Karel Pečko received his degree in fine arts by graduating under Gojmir Anton Kos from the Ljubljana Academy of Fine Arts and Design in 1954. From 1954 to 1962, he taught art in primary and secondary school in Slovenj Gradec. In 1957 he established an arts pavilion alongside his teaching duties. In 1963, he became the school's principal. From 1975 to 1991 he headed a cultural institute in Slovenj Gradec. He also led the Slovenj Gradec Art Gallery (Koroška galerija likovnih umetnosti) until 1997. He designed the exhibition programme and invited fine arts critics to participate as selectors, which was unusual in Slovene galleries in the 1960s. Pečko wished to give Slovenj Gradec a cosmopolitan character with the help of the fine arts.

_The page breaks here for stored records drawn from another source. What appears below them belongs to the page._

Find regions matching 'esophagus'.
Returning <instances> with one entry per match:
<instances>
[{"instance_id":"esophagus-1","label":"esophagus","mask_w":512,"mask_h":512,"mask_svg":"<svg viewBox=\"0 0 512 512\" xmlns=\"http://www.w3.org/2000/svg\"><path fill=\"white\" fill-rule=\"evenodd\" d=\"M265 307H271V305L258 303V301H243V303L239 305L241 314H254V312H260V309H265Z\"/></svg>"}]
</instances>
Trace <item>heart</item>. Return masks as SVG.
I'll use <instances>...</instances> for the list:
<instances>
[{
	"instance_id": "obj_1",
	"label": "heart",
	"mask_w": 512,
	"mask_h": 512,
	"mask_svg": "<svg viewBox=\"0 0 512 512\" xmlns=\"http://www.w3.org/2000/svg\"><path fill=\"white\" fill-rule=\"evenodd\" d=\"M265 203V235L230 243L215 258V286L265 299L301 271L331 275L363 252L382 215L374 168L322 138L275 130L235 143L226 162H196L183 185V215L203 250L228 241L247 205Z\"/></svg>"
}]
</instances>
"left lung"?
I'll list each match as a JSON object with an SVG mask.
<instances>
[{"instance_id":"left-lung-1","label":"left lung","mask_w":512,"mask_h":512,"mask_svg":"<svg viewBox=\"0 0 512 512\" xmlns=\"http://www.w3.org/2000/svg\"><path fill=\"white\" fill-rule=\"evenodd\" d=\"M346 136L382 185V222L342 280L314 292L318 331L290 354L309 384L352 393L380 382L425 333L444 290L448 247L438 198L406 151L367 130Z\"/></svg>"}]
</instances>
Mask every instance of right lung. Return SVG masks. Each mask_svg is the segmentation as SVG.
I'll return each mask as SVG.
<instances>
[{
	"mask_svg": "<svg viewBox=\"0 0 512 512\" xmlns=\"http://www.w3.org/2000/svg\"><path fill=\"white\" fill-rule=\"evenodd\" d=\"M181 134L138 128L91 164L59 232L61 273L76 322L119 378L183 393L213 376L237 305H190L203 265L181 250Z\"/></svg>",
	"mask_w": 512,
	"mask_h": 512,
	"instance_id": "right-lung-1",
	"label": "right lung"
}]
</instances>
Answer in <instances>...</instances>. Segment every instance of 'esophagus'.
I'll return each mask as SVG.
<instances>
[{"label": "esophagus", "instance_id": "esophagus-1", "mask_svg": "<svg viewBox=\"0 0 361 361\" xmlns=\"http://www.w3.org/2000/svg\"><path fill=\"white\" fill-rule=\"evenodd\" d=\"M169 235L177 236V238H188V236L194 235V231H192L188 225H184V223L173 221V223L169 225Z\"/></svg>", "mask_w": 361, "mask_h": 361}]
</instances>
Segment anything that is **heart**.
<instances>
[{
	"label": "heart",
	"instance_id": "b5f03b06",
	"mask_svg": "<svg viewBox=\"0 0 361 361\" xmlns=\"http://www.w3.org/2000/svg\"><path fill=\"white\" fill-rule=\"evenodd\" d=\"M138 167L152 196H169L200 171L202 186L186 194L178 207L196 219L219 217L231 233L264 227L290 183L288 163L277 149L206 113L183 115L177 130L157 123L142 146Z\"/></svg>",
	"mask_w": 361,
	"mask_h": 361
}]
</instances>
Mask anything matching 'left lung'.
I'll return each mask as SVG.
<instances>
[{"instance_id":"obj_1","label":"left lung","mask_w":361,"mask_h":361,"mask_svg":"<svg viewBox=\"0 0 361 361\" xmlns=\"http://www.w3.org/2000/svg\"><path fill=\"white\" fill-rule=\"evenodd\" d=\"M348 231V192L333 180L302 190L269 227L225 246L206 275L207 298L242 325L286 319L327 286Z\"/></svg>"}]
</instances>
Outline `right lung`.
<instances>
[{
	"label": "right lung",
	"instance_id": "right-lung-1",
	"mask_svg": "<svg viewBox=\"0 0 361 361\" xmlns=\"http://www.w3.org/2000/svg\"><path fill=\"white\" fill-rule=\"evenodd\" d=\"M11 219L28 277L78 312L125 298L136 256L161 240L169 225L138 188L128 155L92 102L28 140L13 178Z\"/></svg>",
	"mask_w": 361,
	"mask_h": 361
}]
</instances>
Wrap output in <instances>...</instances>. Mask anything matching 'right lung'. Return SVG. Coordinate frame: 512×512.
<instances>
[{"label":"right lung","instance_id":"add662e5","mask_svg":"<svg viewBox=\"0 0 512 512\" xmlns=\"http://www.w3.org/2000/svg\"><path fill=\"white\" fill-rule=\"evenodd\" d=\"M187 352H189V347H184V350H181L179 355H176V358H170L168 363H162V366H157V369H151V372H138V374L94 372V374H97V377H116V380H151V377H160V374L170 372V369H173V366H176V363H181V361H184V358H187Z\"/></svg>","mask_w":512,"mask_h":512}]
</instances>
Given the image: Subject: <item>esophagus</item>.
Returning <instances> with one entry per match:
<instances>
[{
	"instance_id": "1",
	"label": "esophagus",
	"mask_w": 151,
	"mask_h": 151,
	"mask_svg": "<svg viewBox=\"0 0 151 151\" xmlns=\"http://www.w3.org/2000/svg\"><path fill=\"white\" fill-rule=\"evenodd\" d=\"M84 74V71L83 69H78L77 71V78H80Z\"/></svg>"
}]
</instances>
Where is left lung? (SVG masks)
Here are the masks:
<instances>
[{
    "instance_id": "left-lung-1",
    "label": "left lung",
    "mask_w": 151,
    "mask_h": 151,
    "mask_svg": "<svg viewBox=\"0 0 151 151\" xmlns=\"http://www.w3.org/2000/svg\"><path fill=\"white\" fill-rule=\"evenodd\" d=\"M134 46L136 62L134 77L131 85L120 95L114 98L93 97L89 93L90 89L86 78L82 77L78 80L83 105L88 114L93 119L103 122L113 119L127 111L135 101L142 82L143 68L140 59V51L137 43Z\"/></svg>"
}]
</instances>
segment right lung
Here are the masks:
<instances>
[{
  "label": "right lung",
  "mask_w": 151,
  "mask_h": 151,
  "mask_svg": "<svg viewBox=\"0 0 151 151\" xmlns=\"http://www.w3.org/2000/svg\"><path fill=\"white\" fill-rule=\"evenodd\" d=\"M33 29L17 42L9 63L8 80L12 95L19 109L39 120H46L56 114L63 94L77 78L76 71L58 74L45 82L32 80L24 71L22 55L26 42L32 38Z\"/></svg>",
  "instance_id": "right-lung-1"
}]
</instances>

In addition to painting, Pečko also designed ceramics, stage props, mosaics, and showcases, worked in graphic design, and also taught other artists. He exhibited his artwork in many joint and individual exhibitions in Slovenj Gradec and abroad. He lived and worked in Slovenj Gradec. Pečko died in Slovenj Gradec on May 2, 2016, at the age of 95.

==Awards==
He received multiple awards for his work in the arts and for his contribution to the gallery. Among his awards is the Honorary Medal of Freedom of the Republic of Slovenia (Častni znak svobode Republike Slovenije, 1996), which is the highest award in Slovenia and is conferred by the president of Slovenia.